Postby GinaSmith » Sun Aug 07, 2011 1:47 pm

I agree with that in principle, Jasmin, or at least I respect the intention. There are a few things that spring to mind and I wonder if I may contribute them:

I recommend a sticky thread explaining that there are views from all camps on the paraphilias part of the forum and that some of these may trigger (also explain what 'triggering' is for newcomers - I had no idea), ground rules, etc.

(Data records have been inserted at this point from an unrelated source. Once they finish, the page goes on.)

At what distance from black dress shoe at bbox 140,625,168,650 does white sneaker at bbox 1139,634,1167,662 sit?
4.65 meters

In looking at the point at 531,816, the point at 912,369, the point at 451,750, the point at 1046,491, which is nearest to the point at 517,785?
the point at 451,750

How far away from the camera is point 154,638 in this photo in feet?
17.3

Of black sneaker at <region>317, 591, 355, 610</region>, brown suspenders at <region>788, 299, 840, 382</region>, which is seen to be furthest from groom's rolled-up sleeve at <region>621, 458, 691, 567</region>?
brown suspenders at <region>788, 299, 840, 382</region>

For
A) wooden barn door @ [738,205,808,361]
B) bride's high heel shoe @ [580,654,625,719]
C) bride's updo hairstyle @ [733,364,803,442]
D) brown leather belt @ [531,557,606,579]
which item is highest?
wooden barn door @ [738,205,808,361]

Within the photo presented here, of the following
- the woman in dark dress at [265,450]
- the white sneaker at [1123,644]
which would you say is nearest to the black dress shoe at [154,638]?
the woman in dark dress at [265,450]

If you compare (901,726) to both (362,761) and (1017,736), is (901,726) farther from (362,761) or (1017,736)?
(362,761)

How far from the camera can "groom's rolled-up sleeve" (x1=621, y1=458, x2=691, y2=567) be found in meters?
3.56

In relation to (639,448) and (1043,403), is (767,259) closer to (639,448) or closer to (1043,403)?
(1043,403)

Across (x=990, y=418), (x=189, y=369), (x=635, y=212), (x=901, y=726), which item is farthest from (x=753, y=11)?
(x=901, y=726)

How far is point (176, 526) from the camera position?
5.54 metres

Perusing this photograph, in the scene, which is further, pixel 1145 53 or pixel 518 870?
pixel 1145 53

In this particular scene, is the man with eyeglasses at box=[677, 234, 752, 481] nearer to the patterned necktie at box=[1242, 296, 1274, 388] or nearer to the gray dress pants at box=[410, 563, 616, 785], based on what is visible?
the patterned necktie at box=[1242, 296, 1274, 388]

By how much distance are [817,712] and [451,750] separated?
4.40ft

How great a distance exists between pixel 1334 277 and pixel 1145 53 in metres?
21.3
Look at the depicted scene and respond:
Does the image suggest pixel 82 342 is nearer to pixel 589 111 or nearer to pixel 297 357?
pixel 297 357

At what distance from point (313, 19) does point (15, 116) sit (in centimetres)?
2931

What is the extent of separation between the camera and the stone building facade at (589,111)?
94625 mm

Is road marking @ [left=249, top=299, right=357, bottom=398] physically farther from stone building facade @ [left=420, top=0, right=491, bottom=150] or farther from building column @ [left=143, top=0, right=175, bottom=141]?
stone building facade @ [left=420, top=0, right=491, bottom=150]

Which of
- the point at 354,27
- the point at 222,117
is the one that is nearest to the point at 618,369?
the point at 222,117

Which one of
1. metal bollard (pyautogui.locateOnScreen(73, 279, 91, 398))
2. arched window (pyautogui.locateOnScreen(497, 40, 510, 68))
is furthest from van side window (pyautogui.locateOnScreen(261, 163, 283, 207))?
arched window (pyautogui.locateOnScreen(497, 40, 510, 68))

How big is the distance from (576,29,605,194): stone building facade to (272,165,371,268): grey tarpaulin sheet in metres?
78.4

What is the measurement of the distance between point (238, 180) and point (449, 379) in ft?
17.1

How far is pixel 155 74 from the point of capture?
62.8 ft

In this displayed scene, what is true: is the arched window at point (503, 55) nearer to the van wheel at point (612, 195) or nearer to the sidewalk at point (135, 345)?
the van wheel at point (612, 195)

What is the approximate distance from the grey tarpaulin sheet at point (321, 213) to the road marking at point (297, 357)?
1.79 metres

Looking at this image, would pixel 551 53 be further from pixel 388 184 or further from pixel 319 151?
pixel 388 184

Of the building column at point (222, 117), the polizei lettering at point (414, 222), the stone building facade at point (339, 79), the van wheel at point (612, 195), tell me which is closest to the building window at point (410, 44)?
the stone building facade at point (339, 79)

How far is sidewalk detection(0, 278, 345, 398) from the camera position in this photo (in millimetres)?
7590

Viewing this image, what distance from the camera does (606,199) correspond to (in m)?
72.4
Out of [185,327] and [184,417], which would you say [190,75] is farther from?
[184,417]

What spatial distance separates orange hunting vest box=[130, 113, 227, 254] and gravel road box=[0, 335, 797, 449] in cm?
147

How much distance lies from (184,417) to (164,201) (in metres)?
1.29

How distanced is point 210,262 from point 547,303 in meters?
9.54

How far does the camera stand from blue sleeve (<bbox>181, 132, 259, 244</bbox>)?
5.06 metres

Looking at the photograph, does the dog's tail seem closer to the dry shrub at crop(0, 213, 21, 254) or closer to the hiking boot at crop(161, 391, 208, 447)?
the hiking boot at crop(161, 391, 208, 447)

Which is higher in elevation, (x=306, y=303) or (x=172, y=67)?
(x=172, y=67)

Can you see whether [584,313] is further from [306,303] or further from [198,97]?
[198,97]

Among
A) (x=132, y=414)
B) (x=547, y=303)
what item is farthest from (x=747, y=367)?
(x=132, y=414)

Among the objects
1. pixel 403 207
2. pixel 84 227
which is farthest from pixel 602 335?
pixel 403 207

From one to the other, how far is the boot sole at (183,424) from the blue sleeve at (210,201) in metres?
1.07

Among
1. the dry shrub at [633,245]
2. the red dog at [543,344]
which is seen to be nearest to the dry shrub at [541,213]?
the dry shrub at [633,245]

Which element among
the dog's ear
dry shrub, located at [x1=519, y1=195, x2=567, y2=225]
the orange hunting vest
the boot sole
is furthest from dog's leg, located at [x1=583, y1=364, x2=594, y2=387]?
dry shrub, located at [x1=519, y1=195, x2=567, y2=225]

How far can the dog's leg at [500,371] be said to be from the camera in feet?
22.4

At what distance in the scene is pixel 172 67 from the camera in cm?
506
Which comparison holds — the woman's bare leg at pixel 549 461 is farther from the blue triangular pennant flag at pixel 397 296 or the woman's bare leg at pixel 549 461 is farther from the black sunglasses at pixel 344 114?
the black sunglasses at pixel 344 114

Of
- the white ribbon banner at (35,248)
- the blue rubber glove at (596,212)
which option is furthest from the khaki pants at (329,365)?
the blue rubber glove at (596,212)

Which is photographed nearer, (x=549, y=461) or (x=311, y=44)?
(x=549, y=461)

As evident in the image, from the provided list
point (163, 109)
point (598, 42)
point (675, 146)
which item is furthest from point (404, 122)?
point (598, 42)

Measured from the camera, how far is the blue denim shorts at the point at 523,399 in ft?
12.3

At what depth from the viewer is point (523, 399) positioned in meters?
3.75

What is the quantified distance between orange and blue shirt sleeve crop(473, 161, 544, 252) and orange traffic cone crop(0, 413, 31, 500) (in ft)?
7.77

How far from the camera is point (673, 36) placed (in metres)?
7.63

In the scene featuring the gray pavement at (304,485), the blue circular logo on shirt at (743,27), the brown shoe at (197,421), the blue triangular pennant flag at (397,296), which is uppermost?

The present issue is one in which some people are uncomfortable with the normal/natural argument and feel that it is distressing and triggers them. But when devising a system we have to cater for potential future issues. I can imagine that the opposite issue might occur at some point: some people with paraphilias may come here feeling distressed, excluded, desperate, only to find that the message on here is univocal - you 'are' a monster. Given that we don't know what will trigger whom, and that a newcomer might not know either, it seems inappropriate to (for example) create separate boards or forums, so I agree to divide by thread. In this regard, we might come up with a more detailed version of my rule two above. As you and others say, perhaps mods can label threads somehow, or posters can be encouraged to do so as well.

I'm tired today, so my creative capacity is not at its best. :( Besides, I don't ever feel like I'm distressed about my sexuality or at risk of being 'triggered' or 'acting out' (possibly I shouldn't even be here!), so I'd rather only contribute a few ideas here and there and let the main input come from those who do experience distress and triggering.